Y aquí terminan nuestras sugerencias sobre el alcance ulterior de las cartas Apocalípticas y trascendencia insospechada del principio jeronimiano. En estas actas de visita a las siete iglesias del Asia proconsular estarían dibujados como en sendas miniaturas, otros tantos momentos de la Iglesia universal desde su fundación hasta la Parusía. Nos ha inspirado esa conclusión el propio Señor que la dictó, con esa invitación repetida a entender lo que el Espíritu quiere decir a las iglesias, es decir a la Iglesia universal.

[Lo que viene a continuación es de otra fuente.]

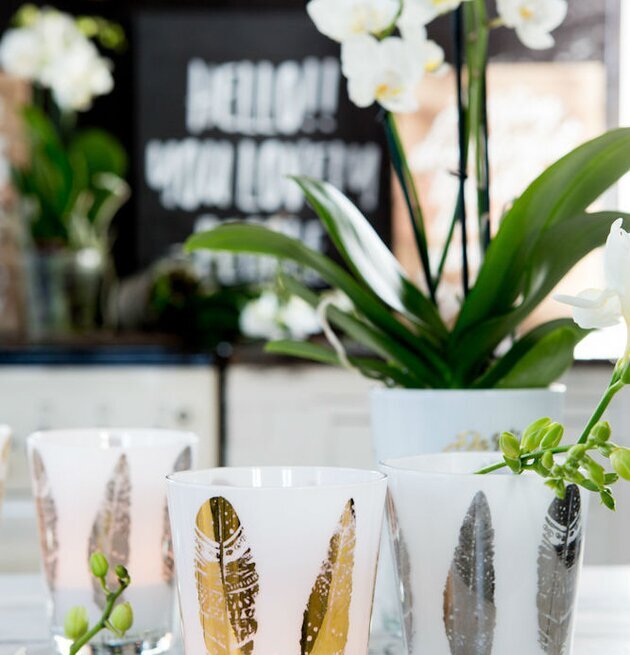 Dusty Feathers Guld - Majas Cottage ljuslykta med fjädermönster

Aquí de la contraseña indicada por San Jerónimo: Quando ad intelligentiam provocamur, mysticum monstratur esse quod dictum est.

Ese sentido místico o espiritual, tal como parece desprenderse de toda esta investigación, unas veces no sería más que un sentido artificiosamente figurado por la letra; otras un sentido anagógico o alcance ulterior del sentido literal, en cualquiera de sus especies, y otras, en fin, un verdadero sentido real, que sería el caso de las cartas Apocalípticas y de algunos de los pasajes evangélicos afectos de la contraseña.


R.P. José Ramos García C.M.F. (†)





[1] Esto lo explica bellamente Lacunza y lo retoma Eyzaguirre a la hora de interpretar a Israel en la Mujer del cap. XII del Apocalipsis. Es un muy buen punto y de una gran importancia.